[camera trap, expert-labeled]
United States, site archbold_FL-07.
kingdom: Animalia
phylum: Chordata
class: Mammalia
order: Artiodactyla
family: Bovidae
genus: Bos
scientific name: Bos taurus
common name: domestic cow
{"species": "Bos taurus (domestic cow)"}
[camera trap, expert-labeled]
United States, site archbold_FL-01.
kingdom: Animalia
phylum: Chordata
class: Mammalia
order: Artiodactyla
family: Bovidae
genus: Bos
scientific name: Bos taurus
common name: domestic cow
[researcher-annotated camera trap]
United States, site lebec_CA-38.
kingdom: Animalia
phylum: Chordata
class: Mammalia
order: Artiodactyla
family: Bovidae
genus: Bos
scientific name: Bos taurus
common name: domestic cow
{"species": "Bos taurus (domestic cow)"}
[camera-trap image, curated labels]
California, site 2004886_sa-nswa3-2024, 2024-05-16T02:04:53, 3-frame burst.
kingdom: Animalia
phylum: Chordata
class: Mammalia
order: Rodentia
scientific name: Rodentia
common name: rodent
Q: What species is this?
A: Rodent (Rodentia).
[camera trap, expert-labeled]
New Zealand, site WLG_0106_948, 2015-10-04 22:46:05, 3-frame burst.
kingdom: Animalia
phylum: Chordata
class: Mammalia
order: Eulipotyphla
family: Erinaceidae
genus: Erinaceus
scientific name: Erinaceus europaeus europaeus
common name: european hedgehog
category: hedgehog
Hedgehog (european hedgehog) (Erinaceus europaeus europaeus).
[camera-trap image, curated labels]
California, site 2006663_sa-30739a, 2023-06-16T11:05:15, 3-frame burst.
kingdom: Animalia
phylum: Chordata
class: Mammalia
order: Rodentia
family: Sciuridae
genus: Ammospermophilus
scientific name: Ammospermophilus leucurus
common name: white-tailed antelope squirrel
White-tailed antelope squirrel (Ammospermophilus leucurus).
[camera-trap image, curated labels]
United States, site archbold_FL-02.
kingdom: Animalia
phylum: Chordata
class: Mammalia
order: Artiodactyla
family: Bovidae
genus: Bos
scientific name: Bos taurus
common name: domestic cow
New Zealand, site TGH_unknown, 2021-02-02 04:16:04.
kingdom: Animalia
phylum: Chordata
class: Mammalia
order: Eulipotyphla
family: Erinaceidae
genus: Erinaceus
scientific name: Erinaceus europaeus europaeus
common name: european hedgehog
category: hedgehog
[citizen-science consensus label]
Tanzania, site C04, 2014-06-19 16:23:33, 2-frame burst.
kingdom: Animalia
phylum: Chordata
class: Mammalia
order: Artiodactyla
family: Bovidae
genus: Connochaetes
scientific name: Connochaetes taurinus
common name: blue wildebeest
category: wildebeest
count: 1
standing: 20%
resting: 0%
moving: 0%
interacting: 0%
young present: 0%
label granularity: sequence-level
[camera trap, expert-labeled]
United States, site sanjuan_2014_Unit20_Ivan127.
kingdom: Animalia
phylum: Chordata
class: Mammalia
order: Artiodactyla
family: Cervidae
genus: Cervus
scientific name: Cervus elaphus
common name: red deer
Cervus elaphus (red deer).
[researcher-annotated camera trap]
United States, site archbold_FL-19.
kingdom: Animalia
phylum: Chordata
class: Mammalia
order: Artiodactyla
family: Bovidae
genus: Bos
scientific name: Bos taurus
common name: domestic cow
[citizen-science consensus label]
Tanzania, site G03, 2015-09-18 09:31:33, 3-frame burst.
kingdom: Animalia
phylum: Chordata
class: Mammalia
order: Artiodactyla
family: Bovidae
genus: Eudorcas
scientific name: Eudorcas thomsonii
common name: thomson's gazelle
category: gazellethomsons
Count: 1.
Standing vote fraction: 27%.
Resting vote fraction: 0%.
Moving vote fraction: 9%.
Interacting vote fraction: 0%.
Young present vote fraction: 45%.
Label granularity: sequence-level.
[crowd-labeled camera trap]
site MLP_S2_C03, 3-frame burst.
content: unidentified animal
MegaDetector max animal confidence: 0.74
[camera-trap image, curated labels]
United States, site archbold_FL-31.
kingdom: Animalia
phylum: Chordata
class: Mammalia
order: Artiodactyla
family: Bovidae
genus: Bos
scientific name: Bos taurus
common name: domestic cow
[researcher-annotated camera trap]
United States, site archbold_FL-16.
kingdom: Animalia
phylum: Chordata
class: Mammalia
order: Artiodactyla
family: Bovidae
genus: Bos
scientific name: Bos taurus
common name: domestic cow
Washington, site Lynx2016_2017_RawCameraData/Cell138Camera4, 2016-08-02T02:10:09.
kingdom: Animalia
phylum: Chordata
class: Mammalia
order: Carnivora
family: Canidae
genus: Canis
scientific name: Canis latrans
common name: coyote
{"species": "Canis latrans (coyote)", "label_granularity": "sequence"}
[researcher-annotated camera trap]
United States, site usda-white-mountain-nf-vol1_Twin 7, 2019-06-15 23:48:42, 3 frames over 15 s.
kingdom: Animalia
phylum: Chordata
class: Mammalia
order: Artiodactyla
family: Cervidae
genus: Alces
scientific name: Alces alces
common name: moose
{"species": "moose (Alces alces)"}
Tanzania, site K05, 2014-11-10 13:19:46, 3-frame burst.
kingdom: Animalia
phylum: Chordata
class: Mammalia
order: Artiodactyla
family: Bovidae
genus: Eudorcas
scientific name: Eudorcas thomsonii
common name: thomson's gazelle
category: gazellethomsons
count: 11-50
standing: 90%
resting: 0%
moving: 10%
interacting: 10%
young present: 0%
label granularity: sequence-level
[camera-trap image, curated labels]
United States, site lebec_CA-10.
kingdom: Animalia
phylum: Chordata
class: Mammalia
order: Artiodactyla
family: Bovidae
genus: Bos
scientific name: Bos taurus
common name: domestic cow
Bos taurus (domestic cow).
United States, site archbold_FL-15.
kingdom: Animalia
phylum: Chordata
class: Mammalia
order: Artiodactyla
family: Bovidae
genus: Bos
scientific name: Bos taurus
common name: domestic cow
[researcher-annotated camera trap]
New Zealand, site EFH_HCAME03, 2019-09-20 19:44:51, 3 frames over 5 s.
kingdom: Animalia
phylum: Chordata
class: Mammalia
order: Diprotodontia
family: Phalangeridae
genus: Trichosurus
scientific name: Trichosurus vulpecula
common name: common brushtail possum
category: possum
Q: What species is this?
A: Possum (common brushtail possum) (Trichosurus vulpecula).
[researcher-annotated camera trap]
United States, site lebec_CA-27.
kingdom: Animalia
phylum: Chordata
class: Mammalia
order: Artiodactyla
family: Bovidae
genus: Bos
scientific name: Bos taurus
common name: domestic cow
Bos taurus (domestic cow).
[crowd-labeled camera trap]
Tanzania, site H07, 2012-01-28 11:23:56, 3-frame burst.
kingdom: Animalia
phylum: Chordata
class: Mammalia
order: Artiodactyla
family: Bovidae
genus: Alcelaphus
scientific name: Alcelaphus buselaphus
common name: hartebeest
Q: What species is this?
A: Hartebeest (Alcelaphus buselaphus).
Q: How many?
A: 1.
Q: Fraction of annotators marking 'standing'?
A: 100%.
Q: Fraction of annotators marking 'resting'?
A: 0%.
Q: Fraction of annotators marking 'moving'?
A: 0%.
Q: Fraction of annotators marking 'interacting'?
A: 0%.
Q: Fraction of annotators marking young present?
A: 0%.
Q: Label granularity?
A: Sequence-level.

# # # # #

→ **WORK TO COMPLETE**
Retype every record above exactly as it appears.

→ **RESULT**
[camera trap, expert-labeled]
United States, site archbold_FL-07.
kingdom: Animalia
phylum: Chordata
class: Mammalia
order: Artiodactyla
family: Bovidae
genus: Bos
scientific name: Bos taurus
common name: domestic cow
{"species": "Bos taurus (domestic cow)"}
[camera trap, expert-labeled]
United States, site archbold_FL-01.
kingdom: Animalia
phylum: Chordata
class: Mammalia
order: Artiodactyla
family: Bovidae
genus: Bos
scientific name: Bos taurus
common name: domestic cow
[researcher-annotated camera trap]
United States, site lebec_CA-38.
kingdom: Animalia
phylum: Chordata
class: Mammalia
order: Artiodactyla
family: Bovidae
genus: Bos
scientific name: Bos taurus
common name: domestic cow
{"species": "Bos taurus (domestic cow)"}
[camera-trap image, curated labels]
California, site 2004886_sa-nswa3-2024, 2024-05-16T02:04:53, 3-frame burst.
kingdom: Animalia
phylum: Chordata
class: Mammalia
order: Rodentia
scientific name: Rodentia
common name: rodent
Q: What species is this?
A: Rodent (Rodentia).
[camera trap, expert-labeled]
New Zealand, site WLG_0106_948, 2015-10-04 22:46:05, 3-frame burst.
kingdom: Animalia
phylum: Chordata
class: Mammalia
order: Eulipotyphla
family: Erinaceidae
genus: Erinaceus
scientific name: Erinaceus europaeus europaeus
common name: european hedgehog
category: hedgehog
Hedgehog (european hedgehog) (Erinaceus europaeus europaeus).
[camera-trap image, curated labels]
California, site 2006663_sa-30739a, 2023-06-16T11:05:15, 3-frame burst.
kingdom: Animalia
phylum: Chordata
class: Mammalia
order: Rodentia
family: Sciuridae
genus: Ammospermophilus
scientific name: Ammospermophilus leucurus
common name: white-tailed antelope squirrel
White-tailed antelope squirrel (Ammospermophilus leucurus).
[camera-trap image, curated labels]
United States, site archbold_FL-02.
kingdom: Animalia
phylum: Chordata
class: Mammalia
order: Artiodactyla
family: Bovidae
genus: Bos
scientific name: Bos taurus
common name: domestic cow
New Zealand, site TGH_unknown, 2021-02-02 04:16:04.
kingdom: Animalia
phylum: Chordata
class: Mammalia
order: Eulipotyphla
family: Erinaceidae
genus: Erinaceus
scientific name: Erinaceus europaeus europaeus
common name: european hedgehog
category: hedgehog
[citizen-science consensus label]
Tanzania, site C04, 2014-06-19 16:23:33, 2-frame burst.
kingdom: Animalia
phylum: Chordata
class: Mammalia
order: Artiodactyla
family: Bovidae
genus: Connochaetes
scientific name: Connochaetes taurinus
common name: blue wildebeest
category: wildebeest
count: 1
standing: 20%
resting: 0%
moving: 0%
interacting: 0%
young present: 0%
label granularity: sequence-level
[camera trap, expert-labeled]
United States, site sanjuan_2014_Unit20_Ivan127.
kingdom: Animalia
phylum: Chordata
class: Mammalia
order: Artiodactyla
family: Cervidae
genus: Cervus
scientific name: Cervus elaphus
common name: red deer
Cervus elaphus (red deer).
[researcher-annotated camera trap]
United States, site archbold_FL-19.
kingdom: Animalia
phylum: Chordata
class: Mammalia
order: Artiodactyla
family: Bovidae
genus: Bos
scientific name: Bos taurus
common name: domestic cow
[citizen-science consensus label]
Tanzania, site G03, 2015-09-18 09:31:33, 3-frame burst.
kingdom: Animalia
phylum: Chordata
class: Mammalia
order: Artiodactyla
family: Bovidae
genus: Eudorcas
scientific name: Eudorcas thomsonii
common name: thomson's gazelle
category: gazellethomsons
Count: 1.
Standing vote fraction: 27%.
Resting vote fraction: 0%.
Moving vote fraction: 9%.
Interacting vote fraction: 0%.
Young present vote fraction: 45%.
Label granularity: sequence-level.
[crowd-labeled camera trap]
site MLP_S2_C03, 3-frame burst.
content: unidentified animal
MegaDetector max animal confidence: 0.74
[camera-trap image, curated labels]
United States, site archbold_FL-31.
kingdom: Animalia
phylum: Chordata
class: Mammalia
order: Artiodactyla
family: Bovidae
genus: Bos
scientific name: Bos taurus
common name: domestic cow
[researcher-annotated camera trap]
United States, site archbold_FL-16.
kingdom: Animalia
phylum: Chordata
class: Mammalia
order: Artiodactyla
family: Bovidae
genus: Bos
scientific name: Bos taurus
common name: domestic cow
Washington, site Lynx2016_2017_RawCameraData/Cell138Camera4, 2016-08-02T02:10:09.
kingdom: Animalia
phylum: Chordata
class: Mammalia
order: Carnivora
family: Canidae
genus: Canis
scientific name: Canis latrans
common name: coyote
{"species": "Canis latrans (coyote)", "label_granularity": "sequence"}
[researcher-annotated camera trap]
United States, site usda-white-mountain-nf-vol1_Twin 7, 2019-06-15 23:48:42, 3 frames over 15 s.
kingdom: Animalia
phylum: Chordata
class: Mammalia
order: Artiodactyla
family: Cervidae
genus: Alces
scientific name: Alces alces
common name: moose
{"species": "moose (Alces alces)"}
Tanzania, site K05, 2014-11-10 13:19:46, 3-frame burst.
kingdom: Animalia
phylum: Chordata
class: Mammalia
order: Artiodactyla
family: Bovidae
genus: Eudorcas
scientific name: Eudorcas thomsonii
common name: thomson's gazelle
category: gazellethomsons
count: 11-50
standing: 90%
resting: 0%
moving: 10%
interacting: 10%
young present: 0%
label granularity: sequence-level
[camera-trap image, curated labels]
United States, site lebec_CA-10.
kingdom: Animalia
phylum: Chordata
class: Mammalia
order: Artiodactyla
family: Bovidae
genus: Bos
scientific name: Bos taurus
common name: domestic cow
Bos taurus (domestic cow).
United States, site archbold_FL-15.
kingdom: Animalia
phylum: Chordata
class: Mammalia
order: Artiodactyla
family: Bovidae
genus: Bos
scientific name: Bos taurus
common name: domestic cow
[researcher-annotated camera trap]
New Zealand, site EFH_HCAME03, 2019-09-20 19:44:51, 3 frames over 5 s.
kingdom: Animalia
phylum: Chordata
class: Mammalia
order: Diprotodontia
family: Phalangeridae
genus: Trichosurus
scientific name: Trichosurus vulpecula
common name: common brushtail possum
category: possum
Q: What species is this?
A: Possum (common brushtail possum) (Trichosurus vulpecula).
[researcher-annotated camera trap]
United States, site lebec_CA-27.
kingdom: Animalia
phylum: Chordata
class: Mammalia
order: Artiodactyla
family: Bovidae
genus: Bos
scientific name: Bos taurus
common name: domestic cow
Bos taurus (domestic cow).
[crowd-labeled camera trap]
Tanzania, site H07, 2012-01-28 11:23:56, 3-frame burst.
kingdom: Animalia
phylum: Chordata
class: Mammalia
order: Artiodactyla
family: Bovidae
genus: Alcelaphus
scientific name: Alcelaphus buselaphus
common name: hartebeest
Q: What species is this?
A: Hartebeest (Alcelaphus buselaphus).
Q: How many?
A: 1.
Q: Fraction of annotators marking 'standing'?
A: 100%.
Q: Fraction of annotators marking 'resting'?
A: 0%.
Q: Fraction of annotators marking 'moving'?
A: 0%.
Q: Fraction of annotators marking 'interacting'?
A: 0%.
Q: Fraction of annotators marking young present?
A: 0%.
Q: Label granularity?
A: Sequence-level.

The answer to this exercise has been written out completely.